A Recommended Leadership Succession Planning Approach
The approach to succession planning that actually works combines change management best practices with objective leadership simulation assessment data on leadership readiness, performance, potential, motivation, learning agility, skill gaps, and bench strength.  Use the following Leadership Succession Planning best practices as a guide to succession planning that works:

  1. Create Clear Ownership and Sponsorship
    While a combination of executives and HR will need to be involved along the way, identify who is ultimately accountable for succession planning.  Then establish the necessary goals, roles, success metrics, and processes to set them up for success.  Without a clear project sponsor with the requisite skills, influence, and motivation, your chances for success are slim.

    Have you clearly established who has succession planning accountability?

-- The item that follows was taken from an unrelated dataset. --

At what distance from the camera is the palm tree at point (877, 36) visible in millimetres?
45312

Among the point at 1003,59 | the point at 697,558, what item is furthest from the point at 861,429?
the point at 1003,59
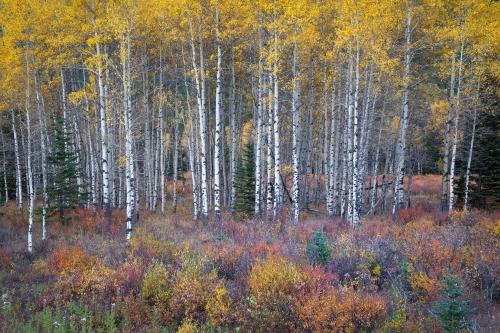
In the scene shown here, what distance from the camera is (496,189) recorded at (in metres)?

  2. Use Evidence-based Data to Assess and Develop Leaders
    Whenever possible use a research-backed leadership simulation assessment approach that is fair, objective, and evidence-based to remove unconscious bias and personal preference from the leadership succession process.  Far too many companies rely on unproven, subjective, and unfair approaches to assess, identify, develop, and promote high potentials into key leadership roles.  This leads to employee disengagement, frustration, and, in the worst case scenarios, lawsuits.

    Can you accurately assess what candidates in your succession planning pipeline need to be ready to step up for your unique situation?

  3. Agree Upon How to Measure Progress
    Just as most weight loss programs are more successful when people focus on short-term milestones and habits, long-term leadership succession planning programs can benefit from chunking up the journey into visible short-term milestones that align with current strategic priorities.  For example, we like to embed succession planning into action learning leadership development programs focused on executing key business strategies which includes one-on-one coaching and individual development plans to balance the short- and long-term needs while creating buy-in and momentum.

    Have you defined enough meaningful and visible milestones along your leadership succession planning journey?

  4. Co-create a Transparent Process
    Unfortunately, the most common terms we hear to describe a company’s leadership succession process are “mysterious,” “unfair,” and “political.”  As with any change initiative, honesty, transparency, and clarity are required to create the level of trust and engagement required to identify and develop the next set of leaders.  Distrust in the selection or promotion process will derail the best laid plans.

    Actively involve key stakeholders from the beginning to ensure enough motivation for leaders to fully engage in and commit to the succession process. Let them help design it in a way that works for them AND the business.  Whenever possible, give them meaningful incentives in terms of their own careers to developing, not just naming, their successors.

    Do you have enough workplace transparency for your leadership succession process to foster the behaviors you need to develop your leadership bench strength?

  5. Anticipate and Plan for Future Leadership Needs
    Succession planning Mistake 101 is solely focusing on existing roles and current needs.  Gartner research found that planning for future leadership roles has almost twice the impact on leadership bench strength as planning for existing leadership roles.  Invest the time to consider evolving business needs, industry trends, corporate aspirations, and potential future roles/skills.

    Are you planning enough for the kind of leadership required in the future?

The Bottom Line
Though it’s recognized as a process critical for continued growth, succession planning often takes a back seat to current issues. Are you ready to set up the discipline required to build your next set of leaders?